• PASSAGE TO READ:
* * *

The Beast That Shouted Love at the Heart of the World
- First edition
- Author: Harlan Ellison
- Cover artist: Leo and Diane Dillon
- Language: English
- Genre: Speculative fiction
- Published: 1969
- Publisher: Avon
- Publication place: United States
- Media type: Print (paperback)
- Pages: 254
- OCLC: 16989821

= The Beast That Shouted Love at the Heart of the World =

1969 short story collection by Harlan Ellison

The Beast That Shouted Love at the Heart of the World is a short story collection by American writer Harlan Ellison, published in 1969. It contains one of the author's most famous stories, "A Boy and His Dog", adapted into a film of the same name. "The Beast That Shouted Love at the Heart of the World" won the 1969 Hugo Award for Best Short Story, while "A Boy and His Dog" was first published in New Worlds was nominated for a Hugo Award for Best Novella and won the 1969 Nebula Award for Best Novella.

* * *

• REQUIRED ACTION 1:
According to the book entry above, who was the cover artist of the first edition?
• REQUIRED ACTION 2:
In the book entry above, condense the paragraph beginning "The Beast That Shouted Love at the Heart of the World is a short story collection" into a bulleted list that keeps its main facts.

• SUPPLIED DATA:
* * *

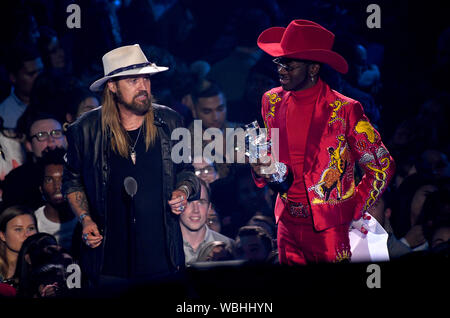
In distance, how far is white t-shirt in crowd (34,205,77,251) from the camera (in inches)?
228

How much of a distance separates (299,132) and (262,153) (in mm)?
317

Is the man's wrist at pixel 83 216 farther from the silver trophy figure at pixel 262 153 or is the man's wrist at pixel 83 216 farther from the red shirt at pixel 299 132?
the red shirt at pixel 299 132

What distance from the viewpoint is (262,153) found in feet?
13.7

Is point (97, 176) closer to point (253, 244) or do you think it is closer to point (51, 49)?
point (253, 244)

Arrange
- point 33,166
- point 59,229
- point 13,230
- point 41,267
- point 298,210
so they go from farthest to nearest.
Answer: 1. point 33,166
2. point 59,229
3. point 13,230
4. point 41,267
5. point 298,210

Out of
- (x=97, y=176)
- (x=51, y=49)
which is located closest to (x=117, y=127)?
(x=97, y=176)

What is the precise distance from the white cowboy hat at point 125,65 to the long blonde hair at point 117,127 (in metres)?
0.11

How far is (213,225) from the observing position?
6023 millimetres

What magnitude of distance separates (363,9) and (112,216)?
3.66 m

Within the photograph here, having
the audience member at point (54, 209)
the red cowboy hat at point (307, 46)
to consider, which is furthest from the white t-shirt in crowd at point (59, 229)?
the red cowboy hat at point (307, 46)
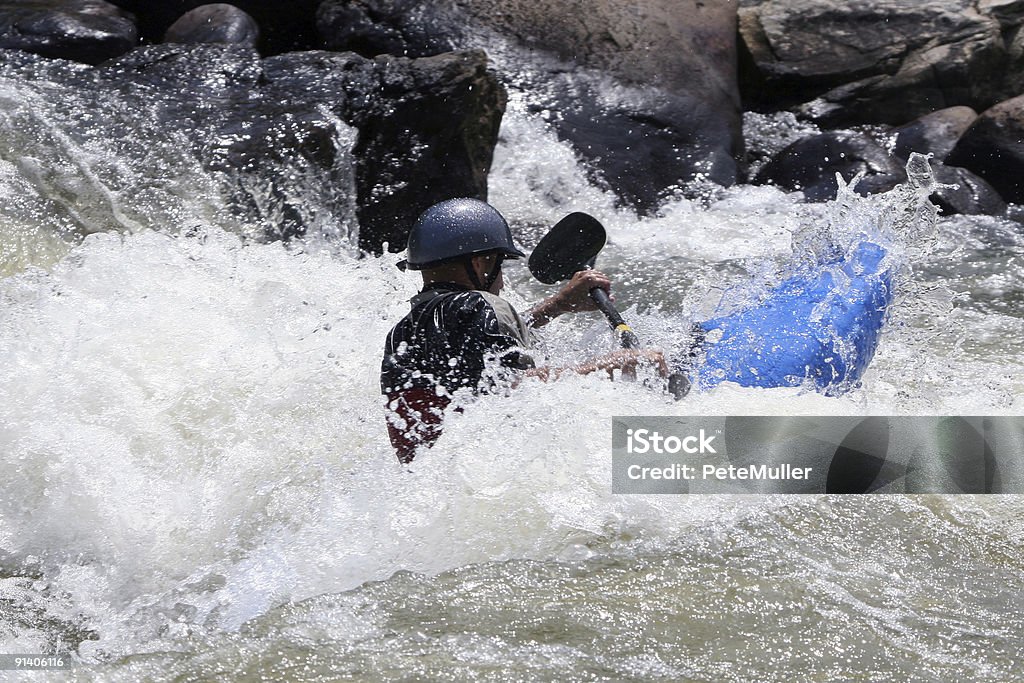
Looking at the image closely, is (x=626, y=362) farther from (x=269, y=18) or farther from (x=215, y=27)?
(x=269, y=18)

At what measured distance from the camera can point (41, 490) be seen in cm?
341

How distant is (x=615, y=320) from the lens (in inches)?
141

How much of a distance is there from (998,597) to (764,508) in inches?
26.6

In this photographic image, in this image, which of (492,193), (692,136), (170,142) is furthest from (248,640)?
(692,136)

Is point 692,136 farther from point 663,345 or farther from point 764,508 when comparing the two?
point 764,508

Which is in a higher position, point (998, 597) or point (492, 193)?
point (492, 193)

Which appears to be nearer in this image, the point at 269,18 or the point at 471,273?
the point at 471,273

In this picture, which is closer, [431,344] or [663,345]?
A: [431,344]

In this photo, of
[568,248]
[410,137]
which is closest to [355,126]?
[410,137]

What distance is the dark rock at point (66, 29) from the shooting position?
6945mm

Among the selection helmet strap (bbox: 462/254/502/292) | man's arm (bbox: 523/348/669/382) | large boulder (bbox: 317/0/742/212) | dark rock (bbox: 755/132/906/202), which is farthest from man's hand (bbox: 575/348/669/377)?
dark rock (bbox: 755/132/906/202)

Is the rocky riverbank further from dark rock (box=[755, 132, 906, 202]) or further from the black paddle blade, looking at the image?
the black paddle blade

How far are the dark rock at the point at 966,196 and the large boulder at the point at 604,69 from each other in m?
1.28

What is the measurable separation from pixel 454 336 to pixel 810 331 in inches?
58.3
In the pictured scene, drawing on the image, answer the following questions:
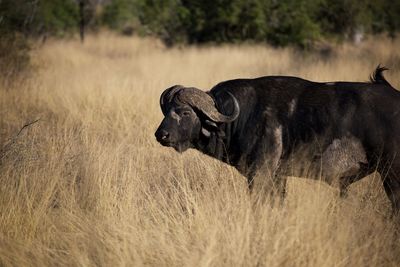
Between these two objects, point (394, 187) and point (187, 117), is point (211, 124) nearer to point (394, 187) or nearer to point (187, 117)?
point (187, 117)

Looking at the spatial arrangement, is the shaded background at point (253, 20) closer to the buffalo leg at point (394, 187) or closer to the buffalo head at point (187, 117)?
the buffalo head at point (187, 117)

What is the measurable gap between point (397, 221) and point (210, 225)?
1530 mm

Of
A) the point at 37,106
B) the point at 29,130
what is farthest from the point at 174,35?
the point at 29,130

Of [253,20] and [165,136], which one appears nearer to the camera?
[165,136]

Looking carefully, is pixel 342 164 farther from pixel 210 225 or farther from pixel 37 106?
pixel 37 106

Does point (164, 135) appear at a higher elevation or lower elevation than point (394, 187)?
higher

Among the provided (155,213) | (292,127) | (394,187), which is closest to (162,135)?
(155,213)

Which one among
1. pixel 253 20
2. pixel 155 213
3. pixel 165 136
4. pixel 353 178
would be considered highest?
pixel 253 20

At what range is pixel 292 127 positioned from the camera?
4.32 metres

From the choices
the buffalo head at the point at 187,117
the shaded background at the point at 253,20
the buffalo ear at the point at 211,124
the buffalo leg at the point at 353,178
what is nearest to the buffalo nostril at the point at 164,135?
the buffalo head at the point at 187,117

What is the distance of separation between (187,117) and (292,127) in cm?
93

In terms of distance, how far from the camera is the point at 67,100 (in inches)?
356

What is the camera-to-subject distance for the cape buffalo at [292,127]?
13.3 feet

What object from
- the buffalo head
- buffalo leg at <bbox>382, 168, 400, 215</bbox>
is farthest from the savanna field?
the buffalo head
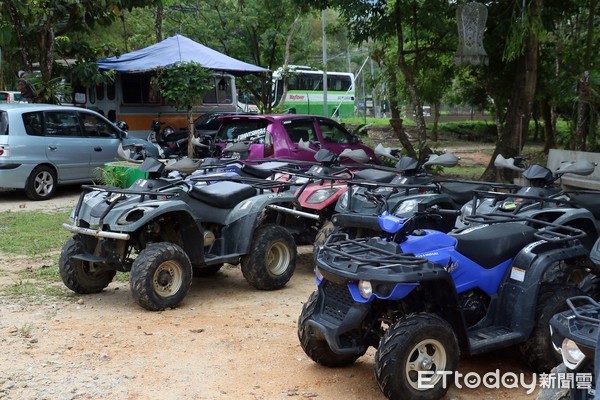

* * *

• WRITTEN RESPONSE 1:
Leo and Diane Dillon

• WRITTEN RESPONSE 2:
- Short story collection by American writer Harlan Ellison, published in 1969
- Contains "A Boy and His Dog", one of Ellison's most famous stories, which was adapted into a film of the same name
- The title story won the 1969 Hugo Award for Best Short Story
- "A Boy and His Dog" was first published in New Worlds, was nominated for a Hugo Award for Best Novella, and won the 1969 Nebula Award for Best Novella